Palate: Classic Froyg, oily-ness to start, with a bit of tart, cooked grapefruit and guava to follow. With water: Creamy with a mixture of unsalted butter and stinky fruits...ginkgo, jackfruit.

Finish: Long, salty and sour. Slightly mineral with a lingering, chalky seashell salinity.


Summary: Laphroaig at its core, really. A classic Islay malt which targets the mossiest of peat-heads. The Makers barrels' influence is negligible, since we never know the (presumably varying) percentage of their usage in the rest of their core expressions. I have to admit the salty, salinity (perhaps from its warehouse location, or perhaps not...) was definitely there. There was a bit of brine as well. This almost feels like a deconstructed element from a typical batch of their 10 year cask strength bottlings. A fun exercise but I'm not sure if I'd take it over said 10 year CS expressions.

IDS SCORE: 86

 
Laphroaig L 1.0 |Elements| Ex-Bourbon - 58.6%
Bottle Image Credit: Whiskybase

Laphroaig

L 1.0 |Elements| - 58.6%


Laphroaig has finally channeled their inner-whisky-nerd with the new "Elements" series. The first release was rolled out in October and offered us a look into some of the new production projects they've been experimenting with, presumably over the last decade or so, for this initial bottling at least.

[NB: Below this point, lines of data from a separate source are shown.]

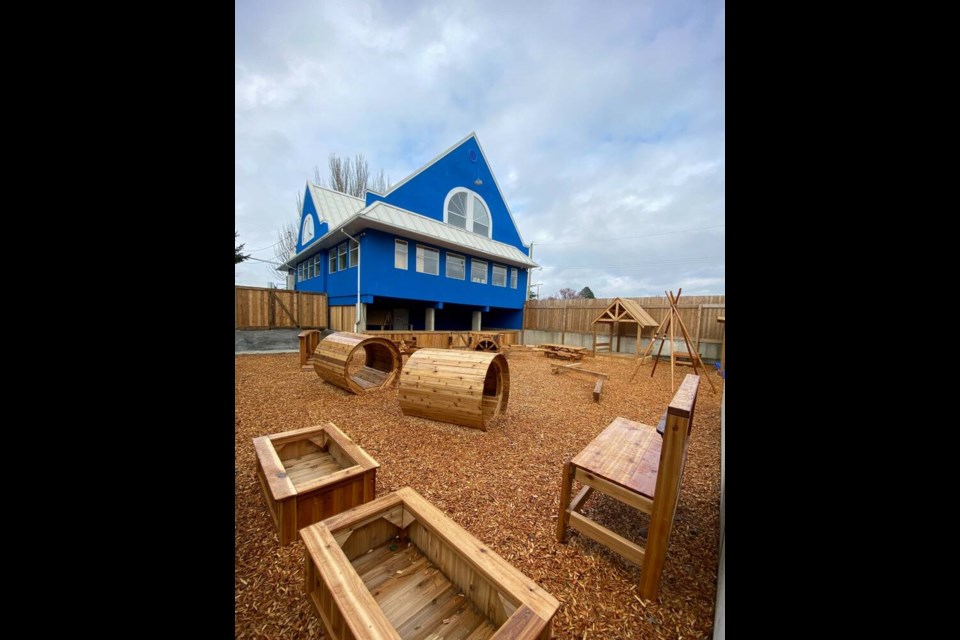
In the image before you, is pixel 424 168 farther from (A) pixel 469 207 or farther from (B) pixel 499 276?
(B) pixel 499 276

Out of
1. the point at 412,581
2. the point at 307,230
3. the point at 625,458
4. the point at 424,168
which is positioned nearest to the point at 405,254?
the point at 424,168

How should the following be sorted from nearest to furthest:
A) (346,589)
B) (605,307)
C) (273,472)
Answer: (346,589), (273,472), (605,307)

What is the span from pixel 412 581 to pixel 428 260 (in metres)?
12.3

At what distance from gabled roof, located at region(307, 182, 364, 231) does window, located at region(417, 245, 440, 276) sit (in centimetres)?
432

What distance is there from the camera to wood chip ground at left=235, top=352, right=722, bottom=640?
2.06 meters

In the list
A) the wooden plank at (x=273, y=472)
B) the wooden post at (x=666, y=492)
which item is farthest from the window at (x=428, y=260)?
the wooden post at (x=666, y=492)

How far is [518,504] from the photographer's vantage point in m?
3.14

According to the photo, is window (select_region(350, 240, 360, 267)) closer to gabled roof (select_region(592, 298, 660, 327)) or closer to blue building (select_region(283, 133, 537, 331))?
blue building (select_region(283, 133, 537, 331))

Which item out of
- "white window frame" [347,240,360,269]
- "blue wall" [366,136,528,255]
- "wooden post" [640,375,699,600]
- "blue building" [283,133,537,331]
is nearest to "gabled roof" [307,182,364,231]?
"blue building" [283,133,537,331]

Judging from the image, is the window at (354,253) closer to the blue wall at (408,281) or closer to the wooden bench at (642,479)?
the blue wall at (408,281)
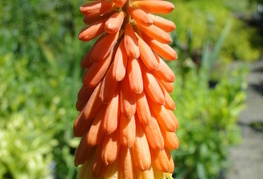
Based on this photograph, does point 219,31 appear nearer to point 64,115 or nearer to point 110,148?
point 64,115

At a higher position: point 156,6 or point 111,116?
point 156,6

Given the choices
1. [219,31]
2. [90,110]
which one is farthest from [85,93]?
[219,31]

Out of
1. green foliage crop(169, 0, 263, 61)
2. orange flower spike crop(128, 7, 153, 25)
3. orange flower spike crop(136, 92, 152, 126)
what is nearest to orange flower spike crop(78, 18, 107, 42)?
orange flower spike crop(128, 7, 153, 25)

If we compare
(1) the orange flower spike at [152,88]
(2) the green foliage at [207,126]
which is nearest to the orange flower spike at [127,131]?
(1) the orange flower spike at [152,88]

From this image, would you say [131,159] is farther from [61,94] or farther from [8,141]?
[61,94]

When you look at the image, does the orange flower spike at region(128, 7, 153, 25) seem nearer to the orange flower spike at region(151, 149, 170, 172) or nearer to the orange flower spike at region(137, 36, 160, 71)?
the orange flower spike at region(137, 36, 160, 71)
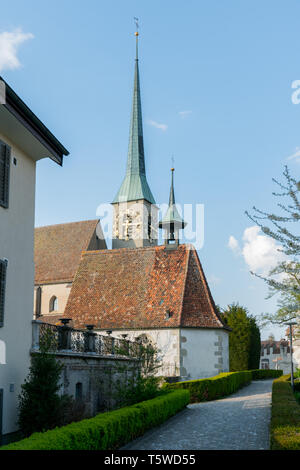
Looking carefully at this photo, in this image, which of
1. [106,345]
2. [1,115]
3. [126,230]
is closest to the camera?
[1,115]

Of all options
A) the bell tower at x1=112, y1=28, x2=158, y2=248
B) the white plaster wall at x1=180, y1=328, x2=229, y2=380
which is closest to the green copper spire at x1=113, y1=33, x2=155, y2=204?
the bell tower at x1=112, y1=28, x2=158, y2=248

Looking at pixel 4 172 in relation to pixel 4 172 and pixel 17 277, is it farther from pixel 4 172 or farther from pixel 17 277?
pixel 17 277

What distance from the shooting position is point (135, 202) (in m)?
59.4

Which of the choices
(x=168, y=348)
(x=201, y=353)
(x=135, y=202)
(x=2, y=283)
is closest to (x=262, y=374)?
(x=201, y=353)

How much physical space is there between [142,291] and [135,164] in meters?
31.1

For "L 1.0" specifically, it was noted they used a combination of cloudy and semi-cloudy wort, an 8.5-tonne and an 11-tonne mash. All of which, included 100% Islay malted barley from their own in-house maltings. A new point of emphasis it seems, as they've reportedly increased the amount of their own maltings incorporated into production from 14% to now 20%, which coincides with the increased maltings and additional washbacks.


Appearance: Chestnut oloroso/Palo Cortado.

First Whiff: Brown sugar baked ham.

Nose: Bonfire ashes, almost Caol Ila-like, initially. Iodine soaked gauze pads, musty hay bales stacked in a barn. There's a sweet, campfire/creosote, toasted marshmallow note underneath too. With water: A sandwich of grilled pineapples and prosciutto on toasted rye bread.

Palate: Oily, dirty and metallic. Quite punchy at first with a warm fist of copper. Very dry citrus...lemons, grapefruit which gradually approach tropical awareness with some pomegranate and ripe, Ataulfo mangos. With water: Port Charlotte-esque with a mix of coal embers and a bit of that farmy funk I'm used to getting from a Laddie.

Finish: Long and medicinal. Sours out with some minty-herbal tingling.


Summary: Needs water/air time but it's fairly straightforward after that. Whiskybase is claiming solely "ex-Bourbon" casks were used here but I'd wager to guess that there's a good portion of sherry in it as well. That's the problem though, when you try to appease the whisky nerds with bottlings that talk about things like fermentation times, worts of different opacity, and different sized mashes...we just have more annoying questions.